** START OF Records **
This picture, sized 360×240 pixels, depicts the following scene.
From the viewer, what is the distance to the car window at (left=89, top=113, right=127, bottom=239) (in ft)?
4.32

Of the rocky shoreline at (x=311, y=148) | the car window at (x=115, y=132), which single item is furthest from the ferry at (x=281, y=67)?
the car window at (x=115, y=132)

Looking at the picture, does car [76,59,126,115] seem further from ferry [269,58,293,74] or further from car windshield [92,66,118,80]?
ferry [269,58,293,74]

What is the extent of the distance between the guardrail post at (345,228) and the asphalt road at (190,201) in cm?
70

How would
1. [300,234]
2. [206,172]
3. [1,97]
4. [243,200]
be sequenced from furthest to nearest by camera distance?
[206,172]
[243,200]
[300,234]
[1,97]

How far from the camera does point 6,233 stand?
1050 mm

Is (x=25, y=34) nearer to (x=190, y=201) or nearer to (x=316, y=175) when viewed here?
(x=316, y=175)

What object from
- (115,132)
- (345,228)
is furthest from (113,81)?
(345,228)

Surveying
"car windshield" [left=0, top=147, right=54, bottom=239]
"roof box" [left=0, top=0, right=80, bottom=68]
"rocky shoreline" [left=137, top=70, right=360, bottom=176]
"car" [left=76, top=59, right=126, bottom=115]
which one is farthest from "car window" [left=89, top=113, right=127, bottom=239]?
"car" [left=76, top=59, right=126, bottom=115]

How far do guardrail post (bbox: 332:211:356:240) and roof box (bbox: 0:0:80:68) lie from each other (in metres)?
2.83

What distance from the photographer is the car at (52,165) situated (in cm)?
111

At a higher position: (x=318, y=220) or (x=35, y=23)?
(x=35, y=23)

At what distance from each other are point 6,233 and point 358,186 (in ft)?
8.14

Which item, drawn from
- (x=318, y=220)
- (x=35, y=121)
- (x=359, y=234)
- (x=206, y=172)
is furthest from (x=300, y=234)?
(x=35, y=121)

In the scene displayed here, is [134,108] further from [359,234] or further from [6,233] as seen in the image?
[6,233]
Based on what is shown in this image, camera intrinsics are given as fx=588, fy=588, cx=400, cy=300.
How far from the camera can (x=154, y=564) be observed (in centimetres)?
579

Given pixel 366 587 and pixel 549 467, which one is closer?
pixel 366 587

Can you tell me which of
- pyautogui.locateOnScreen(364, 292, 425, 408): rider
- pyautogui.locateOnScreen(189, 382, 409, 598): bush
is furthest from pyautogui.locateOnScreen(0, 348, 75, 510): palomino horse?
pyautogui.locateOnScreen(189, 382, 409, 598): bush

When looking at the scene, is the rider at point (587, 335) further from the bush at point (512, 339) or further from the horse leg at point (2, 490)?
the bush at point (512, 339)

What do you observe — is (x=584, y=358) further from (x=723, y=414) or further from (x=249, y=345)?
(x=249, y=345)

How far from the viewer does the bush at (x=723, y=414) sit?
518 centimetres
** END OF Records **
Goal: Repeat the material word for word, in full.

Answer to the exercise:
This picture, sized 360×240 pixels, depicts the following scene.
From the viewer, what is the distance to the car window at (left=89, top=113, right=127, bottom=239) (in ft)?
4.32

Of the rocky shoreline at (x=311, y=148) | the car window at (x=115, y=132), which single item is furthest from the ferry at (x=281, y=67)?
the car window at (x=115, y=132)

Looking at the picture, does car [76,59,126,115] seem further from ferry [269,58,293,74] or further from car windshield [92,66,118,80]?
ferry [269,58,293,74]

What is the extent of the distance between the guardrail post at (345,228) and the asphalt road at (190,201) in cm?
70

How would
1. [300,234]
2. [206,172]
3. [1,97]
4. [243,200]
be sequenced from furthest to nearest by camera distance?
[206,172]
[243,200]
[300,234]
[1,97]

How far from the camera does point 6,233 stand?
1050 mm

Is (x=25, y=34) nearer to (x=190, y=201) or nearer to (x=316, y=175) when viewed here?
(x=316, y=175)

What object from
- (115,132)
- (345,228)
is furthest from (113,81)?
(345,228)

Surveying
"car windshield" [left=0, top=147, right=54, bottom=239]
"roof box" [left=0, top=0, right=80, bottom=68]
"rocky shoreline" [left=137, top=70, right=360, bottom=176]
"car" [left=76, top=59, right=126, bottom=115]
which one is farthest from "car window" [left=89, top=113, right=127, bottom=239]?
"car" [left=76, top=59, right=126, bottom=115]

How far do guardrail post (bbox: 332:211:356:240) and roof box (bbox: 0:0:80:68) lie from each other (in metres)?
2.83

What distance from the photographer is the car at (52,165) situated (in cm)?
111

At a higher position: (x=318, y=220) or (x=35, y=23)?
(x=35, y=23)

At what distance from each other are point 6,233 and point 358,186 (in ft)?
8.14

Which item, drawn from
- (x=318, y=220)
- (x=35, y=121)
- (x=359, y=234)
- (x=206, y=172)
is furthest from (x=300, y=234)?
(x=35, y=121)

In the scene displayed here, is [134,108] further from [359,234] or further from [6,233] as seen in the image?
[6,233]
Based on what is shown in this image, camera intrinsics are given as fx=588, fy=588, cx=400, cy=300.
How far from the camera can (x=154, y=564) be observed (in centimetres)?
579

Given pixel 366 587 and pixel 549 467, which one is closer?
pixel 366 587

Can you tell me which of
- pyautogui.locateOnScreen(364, 292, 425, 408): rider
- pyautogui.locateOnScreen(189, 382, 409, 598): bush
is furthest from pyautogui.locateOnScreen(0, 348, 75, 510): palomino horse?
pyautogui.locateOnScreen(189, 382, 409, 598): bush

When looking at the scene, is the rider at point (587, 335) further from the bush at point (512, 339) or further from the horse leg at point (2, 490)?
the bush at point (512, 339)

What do you observe — is (x=584, y=358) further from (x=723, y=414) or further from (x=249, y=345)?
(x=249, y=345)

How far from the viewer does the bush at (x=723, y=414) sit?
518 centimetres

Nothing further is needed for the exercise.